A psicóloga, defende a formação e a preparação dos espaços públicos e privados, como shoppings e cafeterias, que recebem pessoas neuro divergentes. “A gente tem diversos casos de crianças que se desregularam em locais públicos, foram filmadas e expostas porque ninguém sabia como lidar. Os pais acabam tendo que lidar com o cansaço, o ambiente e a crise da criança ao mesmo tempo”, denuncia. 

Buscar informações qualificadas sobre esse público, para além de posts nas redes sociais, é uma maneira de contribuir para a diminuição de preconceitos. “Temos um longo caminho, mas a questão é não parar de caminhar”, finaliza Neri. 

 

Como falar sobre sentimentos com a sua criança?

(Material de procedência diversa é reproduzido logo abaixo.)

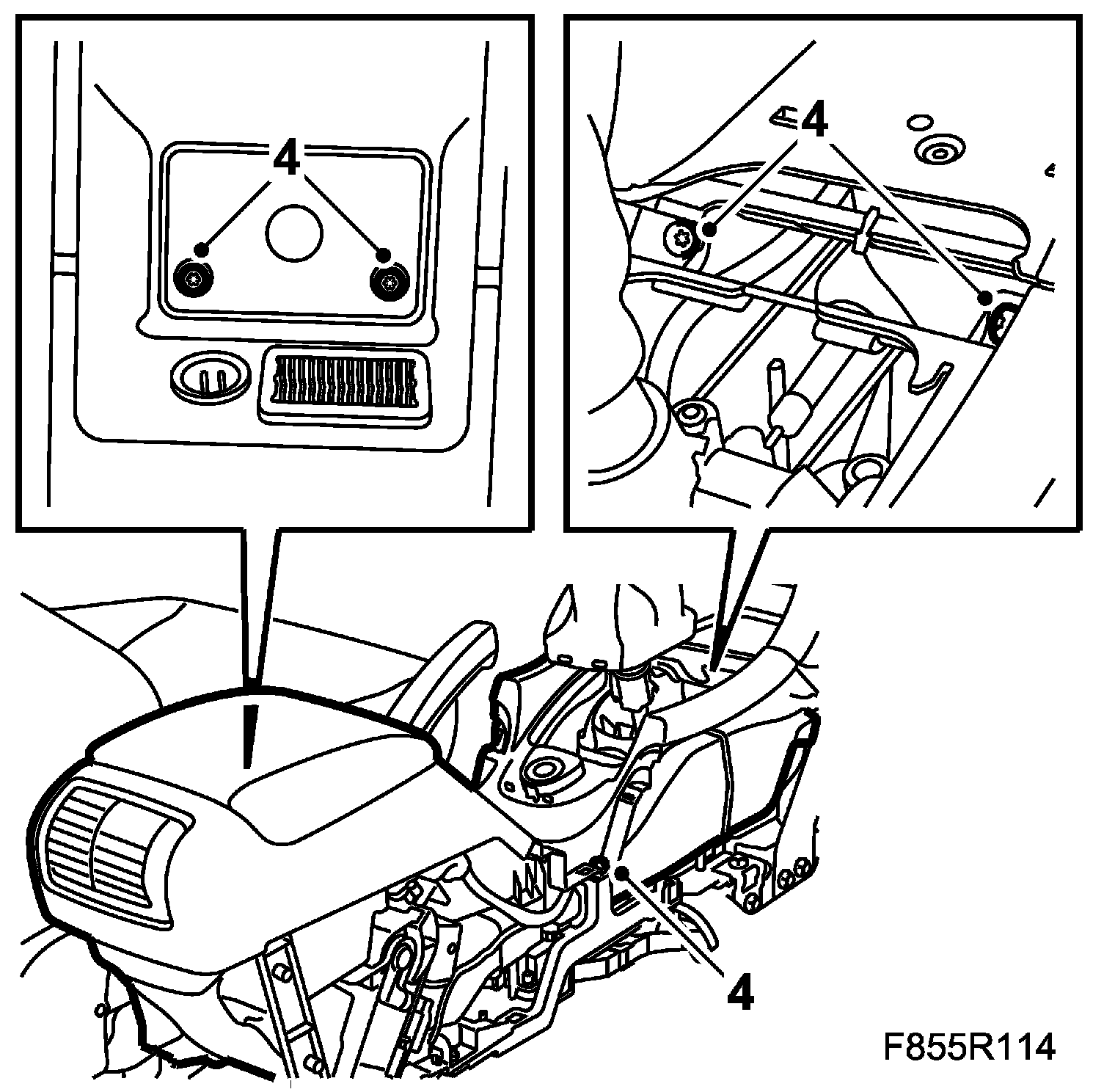 4

4

4

F855R114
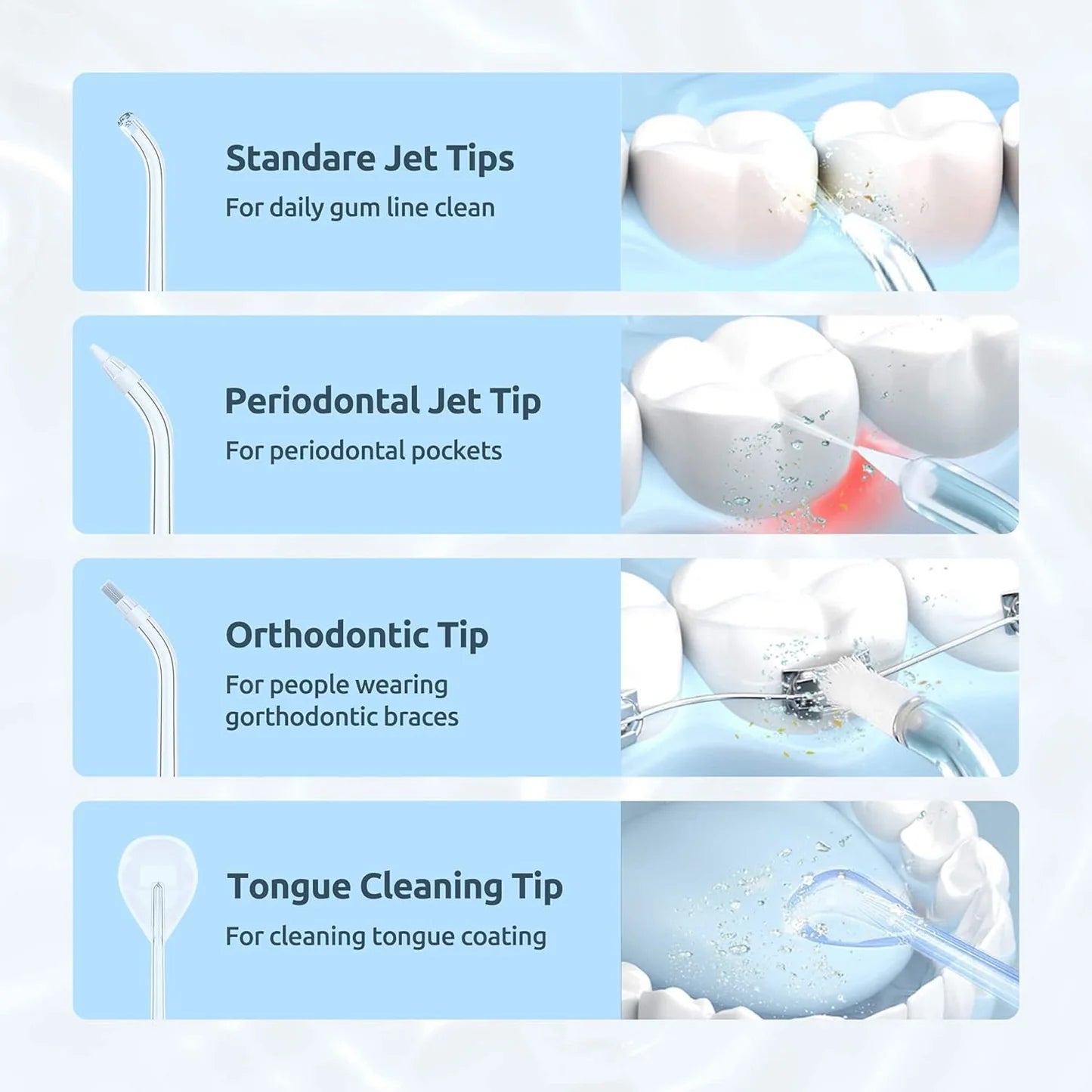 Standare Jet Tips
For daily gum line clean

Periodontal Jet Tip
For periodontal pockets

Orthodontic Tip
For people wearing gorthodontic braces

Tongue Cleaning Tip
For cleaning tongue coating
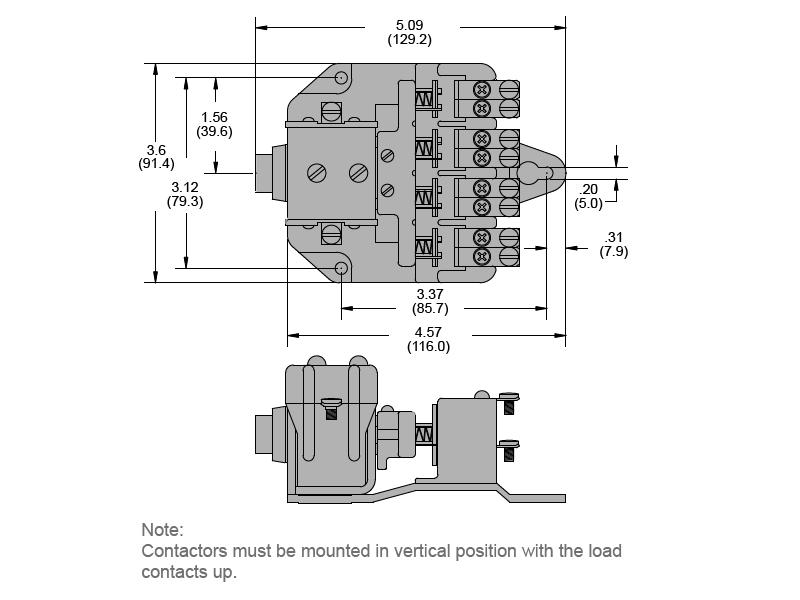 5.09
(129.2)

1.56
(39.6)

3.6
(91.4)

3.12
(79.3)

.20
(5.0)

.31
(7.9)

3.37
(85.7)

4.57
(116.0)

Note:
Contactors must be mounted in vertical position with the load contacts up.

Emocionário: diga o que você sente
O livro é uma espécie de dicionário das emoções que nos convida a conhecer e ampliar o repertório, assim como também ajuda crianças de todas as idades a identificar suas emoções. As ilustrações são um presente a parte e ajudam muito a explicar cada sentimento. 

 

Flutuar, da Pixar

De uma maneira sensível, o curta metragem mostra a angústia do pai ao perceber que somente o filho dele flutuava e era “diferente” das outras crianças. Em uma jornada difícil, o pai escolhe isolar a criança em casa e colocar pedras em sua mochila para não flutuar, até perceber a felicidade nos olhos do filho ao se sentir livre para ser quem é. 

 

Mundo Bita – Sinto o que sinto

A música animada incentiva a criança a reconhecer os seus sentimentos através da história do menino Dan, personagem do clipe que mostra os vários sentimentos como raiva, amor, inveja, que podem ser sentidas por qualquer pessoa. 

 

O Monstro das Cores

Numa percepção mais lúdica sobre o sentir, o livro associa cores aos sentimentos, como uma forma de ajudar a criança a identificar e expressar o que está sentindo. O livro incentiva que durante a leitura, a criança ajude o monstro, personagem principal, a organizar suas emoções que acabaram se misturando.